Cheryl Chee Tsutsumi is a Honolulu-based freelance writer whose travel features for the Star-Advertiser have won several Society of American Travel Writers awards.
IF YOU GO …
Maui whale festival highlights
For more information and to make reservations, go to www.mauiwhalefestival.org or call the Pacific Whale Foundation at 249-8811 on Maui or 800-942-5311 from the other islands. Ask about online and foundation member discounts. If you don’t spot whales on a whale-watch cruise, you can go again free.
Welcome Home the Whales Cruises
Welcome back the humpbacks on special two-hour cruises with the foundation’s research team. Cruises depart from Maalaea Harbor at 9 and 11:30 a.m. and from Lahaina Harbor at 11:30 a.m. Cost is $24.95 per adult and $17 for children 7-12. Kids 6 and under are free (one child per paying adult).
The foundation’s regular two-hour whale-watch cruises run from Nov. 27 through May 15. Cruises depart daily from Maalaea and Lahaina harbors. Prices begin at $24.95 for adults. Children’s rates are the same as above. Reservations are required.

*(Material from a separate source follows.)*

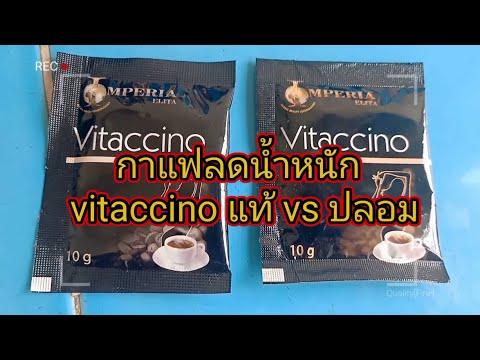 ทดสอบกาแฟลดน้ำหนัก ยี่ห้อ vitaccino อันไหนแท้ อันไหนปลอม #กาแฟลดน้ำหนัก #กาแฟคุมหิว #กาแฟดำ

The foundation will host an open house at its headquarters at Maalaea Harbor Shops, 300 Maalaea Road, from 11 a.m. to 1:30 p.m. Tour the research labs and education classrooms, and meet the research staff.
Stand Up for the Whales
Join a human “pod” on boards or kayaks. This event goes downwind along the South Maui coast. It begins at 8 a.m. at Haycraft Beach Park beside Maalaea Bay and finishes at Kenolio Park in Kihei where there will be refreshments, prize drawings and medallions for participants. Entry fees: $50 for adults and $40 for youths 12-15 years old. Kids under 12 are free, but they must be accompanied by a legal guardian.
Golf Fore the Whales
Open to individuals or teams of four, this golf tournament at Makena Beach and Golf Resort’s North Course includes a reception at Cafe on the Green from 5:30 to 7:30 p.m. with live entertainment, contests, prizes, pupu and a silent auction. The shotgun start for the four-person scramble will be at noon. Advance entry fee is $100 for foundation members and $130 for nonmembers by Nov. 18. After that date the fee is $150 and $160, respectively.
Run and Walk for the Whales
Choose the course: 5K walk or run ($35); half-marathon walk or run ($45); or a 2K fun run for children up to age 12 ($25). The starting line and post-event festivities will be at the Makena Beach and Golf Resort. Register online by Dec. 1 and receive a discount for the 5K and half-marathon events.
VIP Whale Watch
Enjoy a two-hour VIP cruise with Greg Kaufman, the foundation’s president and founder. The cruise departs at 12:30 p.m. from Maalaea Harbor. Cost is $49.95 per person and $34.95 for children 7 through 12. Kids 6 and under are free. Reservations are required.
Evening with the Experts
Experts will share insights about whales from different perspectives (last year a scientist, filmmaker and marine photographer were on the panel). This free talk will be from 5:30 to 8 p.m. at the Westin Maui Resort and Spa.
Keiki E.C.O. Day
Keiki E.C.O. (Educating Children Outdoors) Day at Kalama Park is a free, daylong event that teaches Maui schoolchildren about the environment and their role in protecting it. The public is welcome to observe, and visiting families can sign up to participate.
World Whale Day
Planned are live entertainment, ono (delicious) food, Made on Maui artisans fair, environmental displays and children’s activities. It begins at 9 a.m. with Maui’s Parade of Whales along South Kihei Road and continues through 7:30 p.m. at Kalama Park.
Great Whale Count
Help the foundation’s research team count whales that can be seen from Maui’s shores. All training and materials are provided, it’s a great way to learn about whales, and there’s no cost to participate.
Aloha to the Whales Cruise
Departing from Lahaina Harbor at 2:30 p.m., this two-hour cruise marks the end of whale-watch season on Maui. Cost is $24.95 for adults and $17 for children 3-12. Kids 2 and under are free (one child per paying adult). Reservations are required.